• **EXCERPT TO READ**:
Revolutionizing the traditional filing system, e-Nothi provides a solution to several problems that plagued the previous manual system. Problems such as time taken to search for specific paper files out of literally thousands of bundles, misplacement of files and knowing the status of files being processed have all been remedied through this innovative intervention. Connecting over 11,370 offices, the system has boosted the efficiency of tasks by creating transparency, accountability and coordination among the government offices and in the work process.
a2i’s Digital Service Design Lab (DSDL) organizes workshops that bring together civil servants, ordinary citizens, local technology companies and international experts to visualize and analyze manual services end-to-end, simplify them by eliminating redundant steps required of citizens, design the digital incarnation of the simplified services, prepare budgets and implementation plans. The workshop ends with the secretary of the relevant ministry or departmental head responsible for a service approving the plan for execution followed by nationwide implementation. However, the DSDL team continues to interface between the ministry and the tech company that is awarded the final contract, for as long as necessary.

• **WHAT YOU WILL DO**:
[1] According to the e-Nothi passage, how many offices does the system connect?
[2] Reproduce the section of the e-Nothi passage that begins with the words "a2i’s Digital Service" and ends with "long as necessary.".
The material that comes after this passage has no connection to it.

• **COLLECTED MATERIAL**:
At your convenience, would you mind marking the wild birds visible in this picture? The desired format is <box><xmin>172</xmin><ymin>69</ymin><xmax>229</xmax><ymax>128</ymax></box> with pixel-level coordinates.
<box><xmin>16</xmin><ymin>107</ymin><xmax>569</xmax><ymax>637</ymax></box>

• **RESULTS OF THE EXERCISE**:
[1] Over 11,370 offices.

[2]
a2i’s Digital Service Design Lab (DSDL) organizes workshops that bring together civil servants, ordinary citizens, local technology companies and international experts to visualize and analyze manual services end-to-end, simplify them by eliminating redundant steps required of citizens, design the digital incarnation of the simplified services, prepare budgets and implementation plans. The workshop ends with the secretary of the relevant ministry or departmental head responsible for a service approving the plan for execution followed by nationwide implementation. However, the DSDL team continues to interface between the ministry and the tech company that is awarded the final contract, for as long as necessary.